→ Trecho do texto
"MALANDRO NÃO CAI, NEM ESCORREGA"
profª Rosane Pereira / E.T.E Adolpho Bloch
"Meu terno branco/ linho S 120/ foi cortado com requinte pelo meu alfaiate inglês. / Camisa de seda pura/ pescoço desocupado/ bigode bem aparado/ um lado de cada vez. / Pisante de duas cores/ mas feito sob encomenda/ para que a oposição entenda que a maré pra mim tá boa./ Não é à toa / que uso esse chapéu quebrado/ para defender o telhado da friagem da garoa. / Chego assim mais esticado do que coro de cuíca,/ que a primeira impressão é que fica/ e eu chego querendo ficar. / Não sou malandro, porque malandro é de morte,/ estou no mundo por esporte/ só quero o leite e o mel./ Não sou malandro mas tenho o meu santo forte,/ sou um otário com sorte,/ sou zona norte,/ sou Vila Isabel."
(Poesia de Pedro Amorim )
A polícia nas últimas décadas do século XIX e primeiras do século XX, estava preocupada em manter a "ordem" na Capital Federal. Tinha por objetivo, por fim ou, diminuir a "desordem" provocada pela camada mais baixa da sociedade. Impregnados pela visão da classe dominante, que buscava regenerar a cidade, olhava para o povo como um agente perturbador da ordem pública. Muito barulhento com sua música e desordeiro em seus costumes, sua dança, aos olhos da elite, era por demais sensual.

→ Tarefa escrita 1
Liste todas as peças de roupa e de calçado citadas no poema do texto acima.

Trechos de um conjunto de dados de raciocínio espacial:
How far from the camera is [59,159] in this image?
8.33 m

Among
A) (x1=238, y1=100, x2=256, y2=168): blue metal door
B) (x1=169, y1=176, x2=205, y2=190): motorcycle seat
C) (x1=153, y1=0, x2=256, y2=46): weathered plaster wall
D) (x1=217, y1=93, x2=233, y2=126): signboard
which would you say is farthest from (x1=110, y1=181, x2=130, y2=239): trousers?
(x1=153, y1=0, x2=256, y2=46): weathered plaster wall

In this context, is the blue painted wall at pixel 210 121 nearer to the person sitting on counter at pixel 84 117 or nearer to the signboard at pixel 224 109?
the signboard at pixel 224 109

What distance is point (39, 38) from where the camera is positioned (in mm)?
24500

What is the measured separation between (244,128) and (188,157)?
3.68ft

→ Tarefa escrita 2
Copie todos os registros acima, linha por linha, sem mudar nada.

→ Resposta da tarefa 1
- Terno branco de linho S 120
- Camisa de seda pura
- Pisante de duas cores
- Chapéu quebrado

→ Resposta da tarefa 2
How far from the camera is [59,159] in this image?
8.33 m

Among
A) (x1=238, y1=100, x2=256, y2=168): blue metal door
B) (x1=169, y1=176, x2=205, y2=190): motorcycle seat
C) (x1=153, y1=0, x2=256, y2=46): weathered plaster wall
D) (x1=217, y1=93, x2=233, y2=126): signboard
which would you say is farthest from (x1=110, y1=181, x2=130, y2=239): trousers?
(x1=153, y1=0, x2=256, y2=46): weathered plaster wall

In this context, is the blue painted wall at pixel 210 121 nearer to the person sitting on counter at pixel 84 117 or nearer to the signboard at pixel 224 109?
the signboard at pixel 224 109

What distance is point (39, 38) from where the camera is positioned (in mm)?
24500

What is the measured separation between (244,128) and (188,157)?
3.68ft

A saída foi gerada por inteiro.